В эту минуту поднялся занавес, и началось представление новой пьесы, так что я мог оставить вопрос Рипа без ответа. Чтобы скрыть свое смущение, я принялся хлопать в ладоши и кричать «браво» вместе с остальной публикой.
Пьеса была необыкновенно интересна и трогательна. В ней изображалась вся жизнь одного очень несчастного человека. В первом действии он был еще крошечным ребенком и мать носила его на руках; отец его, злой, гадкий пьяница, требует денег у своей жены и колотит ее, когда она говорит, что у нее денег нет.

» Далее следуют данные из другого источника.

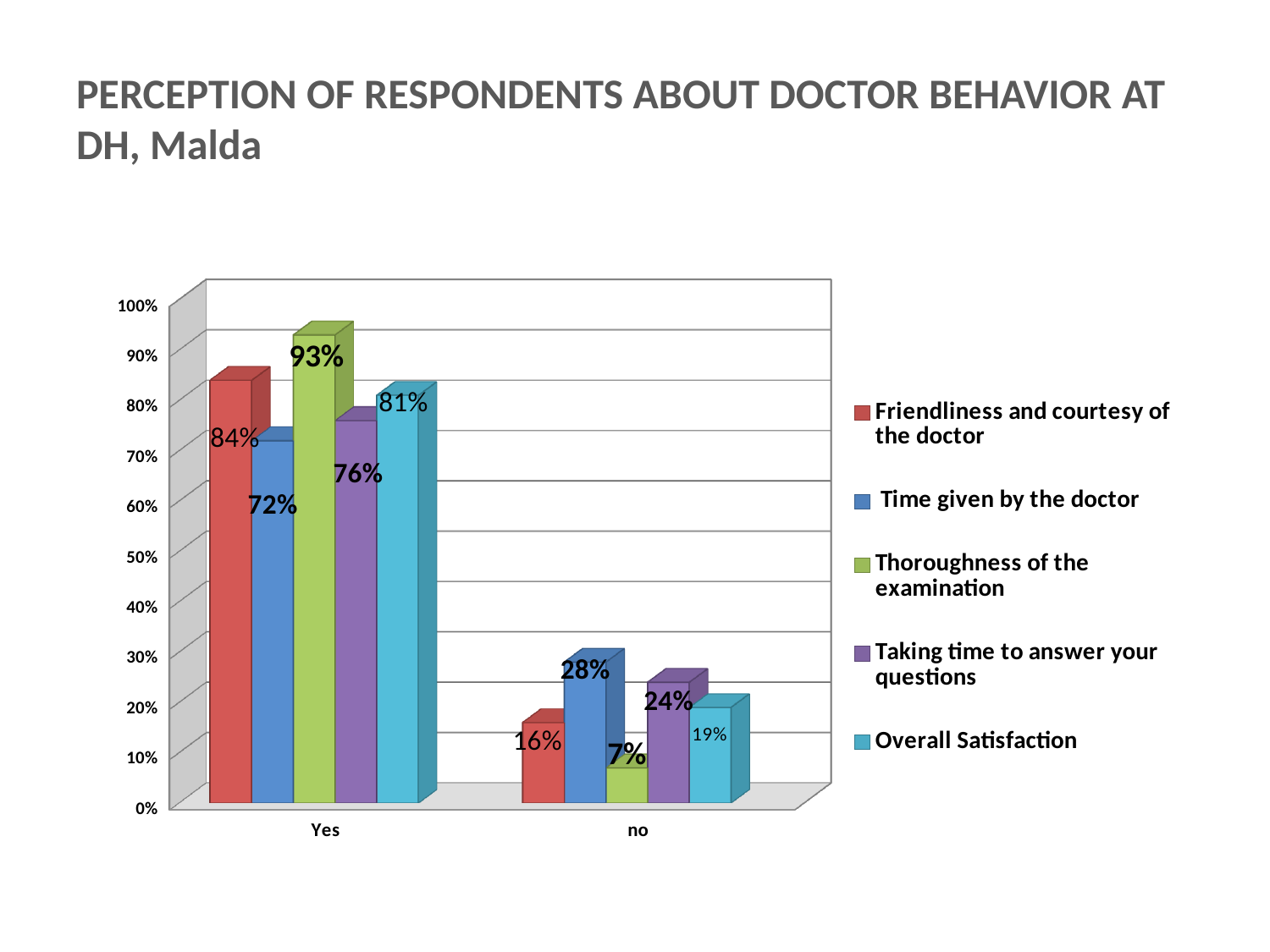
Is the value for Taking time to answer your questions in the no category greater or less than 20%? greater Which is larger: the Yes value for Taking time to answer your questions or the Yes value for Overall Satisfaction? Overall Satisfaction What is the value for Time given by the doctor in the no category? 28% Which series has the lowest value in the no category? Thoroughness of the examination What is the value for Friendliness and courtesy of the doctor in the no category? 16% What colour represents Overall Satisfaction in the legend? Light blue What is the value for Overall Satisfaction in the Yes category? 81% What is the difference between the Yes values for Friendliness and courtesy of the doctor and Time given by the doctor? 12% What is the value for Thoroughness of the examination in the Yes category? 93% Which series has the highest value in the Yes category? Thoroughness of the examination How many series does the legend list? 5 What kind of chart is shown on the slide? Bar chart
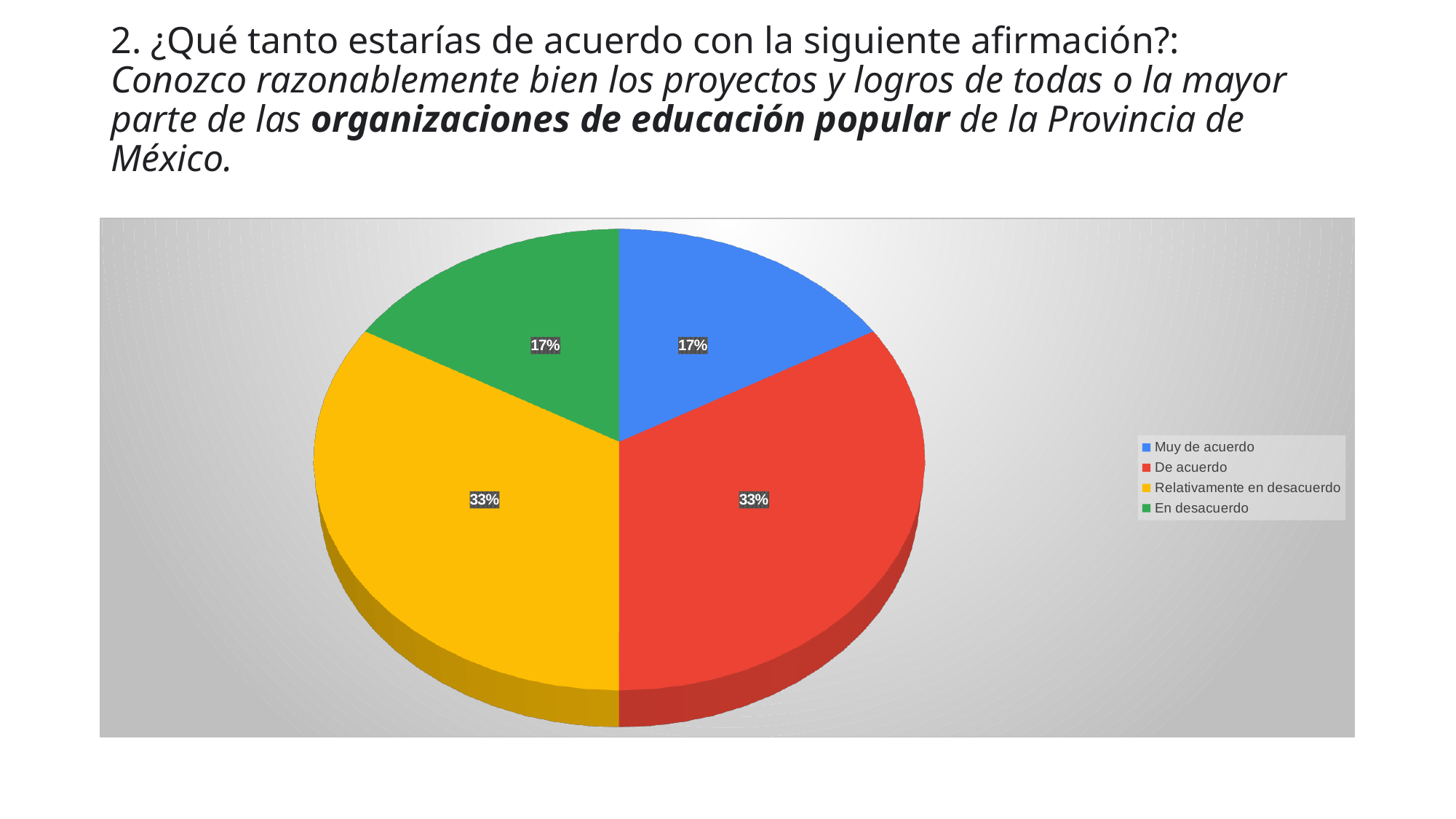
What colour is the "Relativamente en desacuerdo" slice? Yellow What is the combined share of "Muy de acuerdo" and "De acuerdo"? 50% What is the difference in percentage points between the "De acuerdo" slice and the "En desacuerdo" slice? 16 percentage points Which is larger, the share for "Relativamente en desacuerdo" or the share for "En desacuerdo"? Relativamente en desacuerdo What percentage of respondents answered "Relativamente en desacuerdo"? 33% What percentage of respondents answered "De acuerdo"? 33% What percentage of respondents answered "Muy de acuerdo"? 17% Which is larger, the share for "De acuerdo" or the share for "Muy de acuerdo"? De acuerdo Which legend entry is shown in green? En desacuerdo What kind of chart is shown on the slide? Pie chart How many categories does the pie chart show? 4 What percentage of respondents answered "En desacuerdo"? 17%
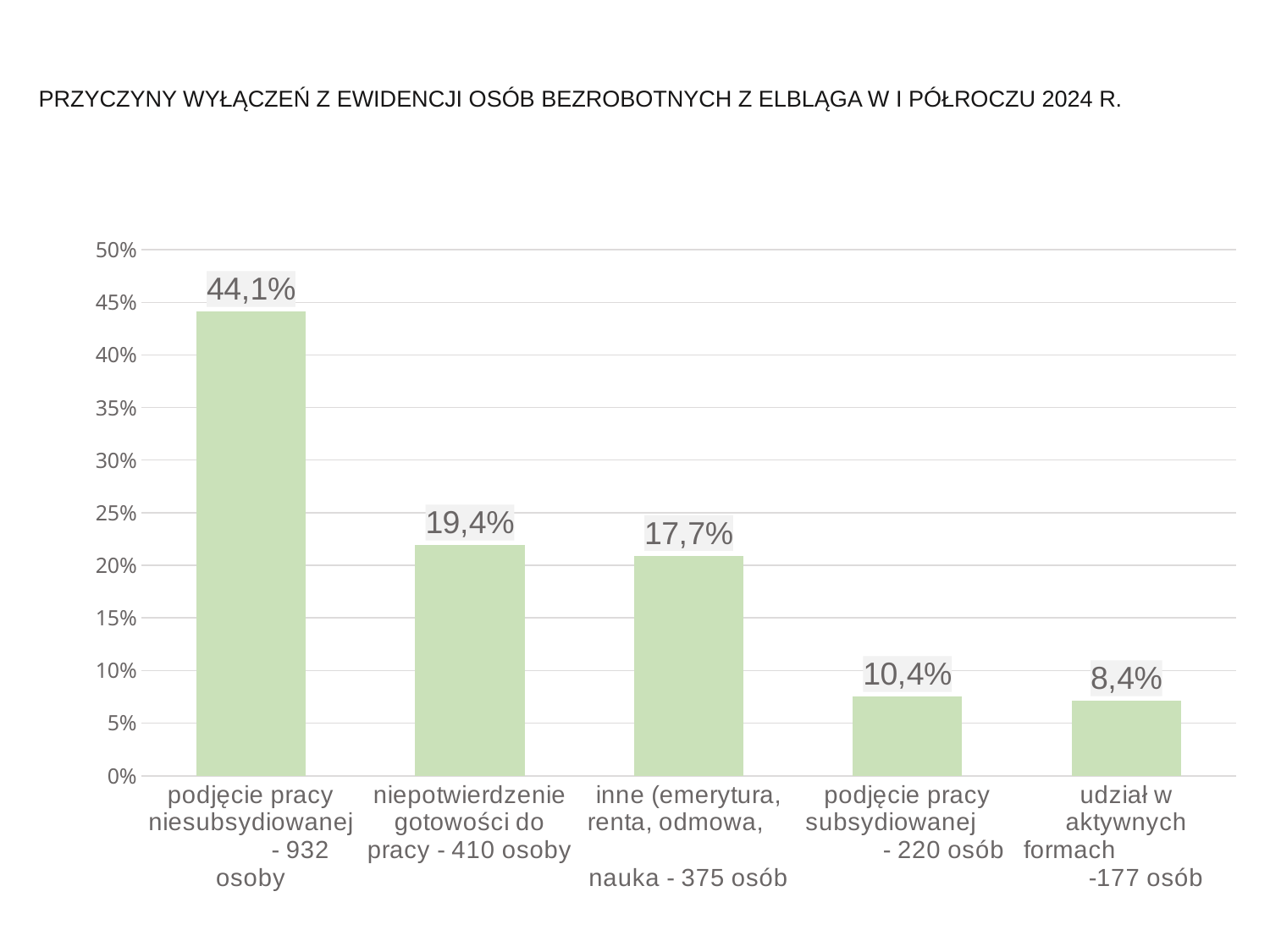
What is the value for 'inne (emerytura, renta, odmowa, nauka)'? 17,7% How many categories are shown on the x axis? 5 Which category has the lowest value? udział w aktywnych formach What is the value for 'podjęcie pracy niesubsydiowanej'? 44,1% Which is larger: the value for 'inne (emerytura, renta, odmowa, nauka)' or for 'podjęcie pracy subsydiowanej'? inne (emerytura, renta, odmowa, nauka) What is the value for 'udział w aktywnych formach'? 8,4% What kind of chart is shown on the slide? bar chart Do the values rise or fall from left to right along the x axis? fall What is the difference between the values for 'podjęcie pracy niesubsydiowanej' and 'niepotwierdzenie gotowości do pracy'? 24,7 percentage points What is the value for 'niepotwierdzenie gotowości do pracy'? 19,4% What is the title of the chart? PRZYCZYNY WYŁĄCZEŃ Z EWIDENCJI OSÓB BEZROBOTNYCH Z ELBLĄGA W I PÓŁROCZU 2024 R. Which category has the highest value? podjęcie pracy niesubsydiowanej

– Этак, Смиф, и у вас в доме бывало, – обратился ко мне Рипстон после первого действия. – Помнишь, ты рассказывал, как отец твой колотил твою мать?
– Помню, – отвечал я, и мне живо вспомнилась моя бедная мать.
– А хорошо иметь мать, Смиф, – продолжал Рипстон. – Ты, я думаю, очень жалеешь теперь, когда ты переменился, что у тебя нет настоящей матери? Мне так было хорошо, как я вернулся к своей старухе. Она меня обняла, да так крепко, что я думал – она меня задушит. И сама чуть не умерла от радости. Ах, что я тогда чувствовал, Смиф!
У меня навернулись слезы, мне хотелось во всем признаться Рипу. Только стыд удерживал меня, В эту минуту я от всей души презирал Гапкинса и не чувствовал ни малейшего желания вернуться к нему.